» TEXT PASSAGE:
In Portuguese I've seen also the following:

  • haha - kind of "default" laugh. Onomatopoeia.
  • hehe, hihi, hoho - "specific purpose" laughs. "Hehe" is smug, "hihi" is that poorly disguised laugh, and "hoho" is Santa Klaus style.
  • kkkkk - the letter K is called ⟨cá⟩ [kä] in Portuguese, so this represents some really loud cackling. More to the original spirit of "lmaaaaaaaaao".
  • hueahuea - it's H plus some random combo of U/E/A. Uncontrolled laughs. Likely the origin of the "hue hue" meme. Can be further reinforced by bashing the keyboard randomly, as "huahuaeilohauerhlçafdsaç".
  • "morri" (I died) - same spirit as Italian "muoio".

In Italian I've seen mostly "ahah" and "muoio" (mentioned by the text), plus "mdr" (the text mentions it for French) at least once.

» DATA SHOWN:
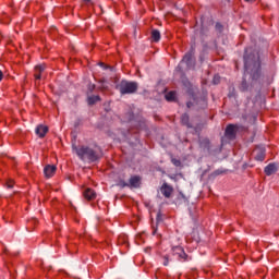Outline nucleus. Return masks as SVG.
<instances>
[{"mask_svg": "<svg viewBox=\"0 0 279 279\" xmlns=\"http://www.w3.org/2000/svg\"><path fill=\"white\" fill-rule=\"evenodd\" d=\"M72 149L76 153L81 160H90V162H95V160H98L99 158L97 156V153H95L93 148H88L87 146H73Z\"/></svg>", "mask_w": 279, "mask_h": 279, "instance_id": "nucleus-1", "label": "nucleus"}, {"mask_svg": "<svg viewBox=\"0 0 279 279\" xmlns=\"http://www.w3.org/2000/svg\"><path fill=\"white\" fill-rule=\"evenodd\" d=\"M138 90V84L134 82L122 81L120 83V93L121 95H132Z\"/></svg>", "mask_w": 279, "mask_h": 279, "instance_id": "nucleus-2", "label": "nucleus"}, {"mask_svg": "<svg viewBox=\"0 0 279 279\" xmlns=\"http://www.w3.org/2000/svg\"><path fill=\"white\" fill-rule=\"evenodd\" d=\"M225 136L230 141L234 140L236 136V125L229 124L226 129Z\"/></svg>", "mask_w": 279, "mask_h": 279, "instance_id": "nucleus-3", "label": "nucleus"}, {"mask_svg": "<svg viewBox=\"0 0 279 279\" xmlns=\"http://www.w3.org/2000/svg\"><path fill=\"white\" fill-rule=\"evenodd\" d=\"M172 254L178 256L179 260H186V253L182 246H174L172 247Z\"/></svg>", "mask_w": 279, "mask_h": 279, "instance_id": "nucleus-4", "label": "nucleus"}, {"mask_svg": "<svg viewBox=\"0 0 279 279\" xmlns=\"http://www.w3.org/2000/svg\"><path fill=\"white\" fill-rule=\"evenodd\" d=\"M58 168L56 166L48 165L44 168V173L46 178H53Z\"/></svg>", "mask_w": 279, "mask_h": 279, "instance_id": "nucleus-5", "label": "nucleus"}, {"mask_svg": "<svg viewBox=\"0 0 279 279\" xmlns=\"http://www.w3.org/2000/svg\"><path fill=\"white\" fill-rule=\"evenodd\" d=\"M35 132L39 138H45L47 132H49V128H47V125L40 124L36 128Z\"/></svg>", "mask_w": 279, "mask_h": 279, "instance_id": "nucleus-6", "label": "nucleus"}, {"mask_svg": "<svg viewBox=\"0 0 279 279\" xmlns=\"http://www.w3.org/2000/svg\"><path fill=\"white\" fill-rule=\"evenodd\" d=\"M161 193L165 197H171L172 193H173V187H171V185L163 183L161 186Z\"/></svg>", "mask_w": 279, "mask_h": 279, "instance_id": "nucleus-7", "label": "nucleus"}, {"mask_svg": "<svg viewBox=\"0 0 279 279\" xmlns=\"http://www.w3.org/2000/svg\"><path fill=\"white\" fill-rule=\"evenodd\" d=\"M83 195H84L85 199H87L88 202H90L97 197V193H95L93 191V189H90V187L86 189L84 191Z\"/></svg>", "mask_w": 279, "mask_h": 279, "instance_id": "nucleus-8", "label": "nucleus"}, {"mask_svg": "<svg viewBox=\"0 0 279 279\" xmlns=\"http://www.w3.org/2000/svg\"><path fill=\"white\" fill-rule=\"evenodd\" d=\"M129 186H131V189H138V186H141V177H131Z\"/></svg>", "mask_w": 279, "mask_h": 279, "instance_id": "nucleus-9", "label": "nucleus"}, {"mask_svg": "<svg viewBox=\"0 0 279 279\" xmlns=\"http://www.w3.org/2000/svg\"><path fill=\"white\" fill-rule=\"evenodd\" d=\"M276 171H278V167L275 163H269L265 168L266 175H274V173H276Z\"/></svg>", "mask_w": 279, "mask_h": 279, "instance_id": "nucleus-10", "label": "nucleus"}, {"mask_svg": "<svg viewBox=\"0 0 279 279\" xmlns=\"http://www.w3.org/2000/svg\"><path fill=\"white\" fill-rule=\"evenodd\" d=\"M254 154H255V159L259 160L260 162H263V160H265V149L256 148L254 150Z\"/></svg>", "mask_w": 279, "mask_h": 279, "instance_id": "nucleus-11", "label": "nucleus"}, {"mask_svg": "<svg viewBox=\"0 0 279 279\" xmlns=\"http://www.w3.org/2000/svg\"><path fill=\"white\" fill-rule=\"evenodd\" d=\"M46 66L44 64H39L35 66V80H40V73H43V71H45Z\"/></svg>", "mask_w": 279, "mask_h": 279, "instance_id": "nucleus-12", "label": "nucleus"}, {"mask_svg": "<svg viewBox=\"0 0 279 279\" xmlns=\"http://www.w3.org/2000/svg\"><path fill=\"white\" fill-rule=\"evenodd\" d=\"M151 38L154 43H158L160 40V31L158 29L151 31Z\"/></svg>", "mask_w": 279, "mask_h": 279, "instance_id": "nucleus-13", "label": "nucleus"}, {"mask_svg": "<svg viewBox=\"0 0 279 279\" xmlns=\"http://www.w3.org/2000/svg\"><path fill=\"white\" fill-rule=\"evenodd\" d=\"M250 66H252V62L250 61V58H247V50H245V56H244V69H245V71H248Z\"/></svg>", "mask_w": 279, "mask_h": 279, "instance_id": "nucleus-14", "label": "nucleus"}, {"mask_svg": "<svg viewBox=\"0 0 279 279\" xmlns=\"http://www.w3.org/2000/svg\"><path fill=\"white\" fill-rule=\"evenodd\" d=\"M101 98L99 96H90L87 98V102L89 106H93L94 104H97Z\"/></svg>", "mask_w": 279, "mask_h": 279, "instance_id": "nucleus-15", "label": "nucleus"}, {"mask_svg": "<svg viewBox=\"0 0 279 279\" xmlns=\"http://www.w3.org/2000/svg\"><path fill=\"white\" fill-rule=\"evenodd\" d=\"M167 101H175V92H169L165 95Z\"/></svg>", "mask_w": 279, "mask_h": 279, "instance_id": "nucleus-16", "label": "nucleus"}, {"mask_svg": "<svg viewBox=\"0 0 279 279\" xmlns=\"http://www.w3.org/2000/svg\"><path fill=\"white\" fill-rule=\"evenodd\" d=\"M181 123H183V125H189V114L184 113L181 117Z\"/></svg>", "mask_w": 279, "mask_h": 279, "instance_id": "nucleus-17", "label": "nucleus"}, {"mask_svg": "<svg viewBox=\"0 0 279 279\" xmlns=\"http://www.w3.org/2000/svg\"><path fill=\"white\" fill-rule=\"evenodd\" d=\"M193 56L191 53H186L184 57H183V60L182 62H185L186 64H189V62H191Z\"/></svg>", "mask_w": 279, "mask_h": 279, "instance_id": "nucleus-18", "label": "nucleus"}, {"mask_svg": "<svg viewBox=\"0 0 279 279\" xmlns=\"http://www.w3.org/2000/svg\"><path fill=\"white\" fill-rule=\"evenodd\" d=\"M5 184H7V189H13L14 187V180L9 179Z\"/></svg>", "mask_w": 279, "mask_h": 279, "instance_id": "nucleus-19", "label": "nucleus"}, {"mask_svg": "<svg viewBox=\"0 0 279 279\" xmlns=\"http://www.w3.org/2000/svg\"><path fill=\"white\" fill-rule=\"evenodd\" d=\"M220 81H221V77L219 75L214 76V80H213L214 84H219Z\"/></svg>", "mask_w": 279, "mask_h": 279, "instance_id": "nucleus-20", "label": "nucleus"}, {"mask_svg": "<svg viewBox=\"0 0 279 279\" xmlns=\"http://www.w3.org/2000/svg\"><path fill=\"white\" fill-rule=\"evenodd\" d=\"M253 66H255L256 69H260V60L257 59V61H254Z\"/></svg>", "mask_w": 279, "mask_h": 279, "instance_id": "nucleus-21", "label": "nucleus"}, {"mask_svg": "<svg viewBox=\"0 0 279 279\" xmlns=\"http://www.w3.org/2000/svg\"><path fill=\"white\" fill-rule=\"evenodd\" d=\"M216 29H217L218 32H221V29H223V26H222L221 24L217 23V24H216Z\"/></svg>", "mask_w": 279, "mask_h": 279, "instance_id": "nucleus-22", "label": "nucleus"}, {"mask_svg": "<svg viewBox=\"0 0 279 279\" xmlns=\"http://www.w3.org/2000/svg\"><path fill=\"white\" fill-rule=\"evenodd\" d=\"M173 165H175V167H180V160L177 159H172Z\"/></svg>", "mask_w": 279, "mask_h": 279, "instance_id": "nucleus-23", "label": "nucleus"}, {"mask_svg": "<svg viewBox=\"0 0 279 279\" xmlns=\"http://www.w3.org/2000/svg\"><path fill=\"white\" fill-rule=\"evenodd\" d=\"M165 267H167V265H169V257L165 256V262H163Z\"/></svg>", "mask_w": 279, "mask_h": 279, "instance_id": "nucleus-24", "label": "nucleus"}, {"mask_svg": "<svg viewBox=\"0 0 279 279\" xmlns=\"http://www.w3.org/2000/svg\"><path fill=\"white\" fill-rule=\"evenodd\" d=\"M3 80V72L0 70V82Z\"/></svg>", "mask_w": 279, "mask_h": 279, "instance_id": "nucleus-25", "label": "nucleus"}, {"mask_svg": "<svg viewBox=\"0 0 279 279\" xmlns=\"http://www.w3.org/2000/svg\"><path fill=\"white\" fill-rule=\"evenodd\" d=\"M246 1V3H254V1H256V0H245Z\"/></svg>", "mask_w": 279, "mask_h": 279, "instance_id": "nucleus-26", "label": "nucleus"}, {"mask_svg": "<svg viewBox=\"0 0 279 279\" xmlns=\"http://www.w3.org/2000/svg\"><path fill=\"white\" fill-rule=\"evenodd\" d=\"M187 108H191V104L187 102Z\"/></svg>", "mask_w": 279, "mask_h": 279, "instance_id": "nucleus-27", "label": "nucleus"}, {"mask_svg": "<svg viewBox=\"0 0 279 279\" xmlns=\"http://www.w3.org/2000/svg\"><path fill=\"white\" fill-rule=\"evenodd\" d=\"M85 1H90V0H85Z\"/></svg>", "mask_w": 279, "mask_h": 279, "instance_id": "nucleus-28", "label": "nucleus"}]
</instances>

» YOUR GOAL: Please say whether each statement agrees with the text on written laughter above, answering yes or no and quoting the words from the text that decide it. 1. In Portuguese, "hihi" is the smug laugh. 2. "kkkkk" stands for really loud cackling. 3. In Italian, "mdr" has been seen at least once.

» SOLVED PROBLEM:
1. No: "\"Hehe\" is smug, \"hihi\" is that poorly disguised laugh"
2. Yes: "so this represents some really loud cackling"
3. Yes: "plus \"mdr\" (the text mentions it for French) at least once"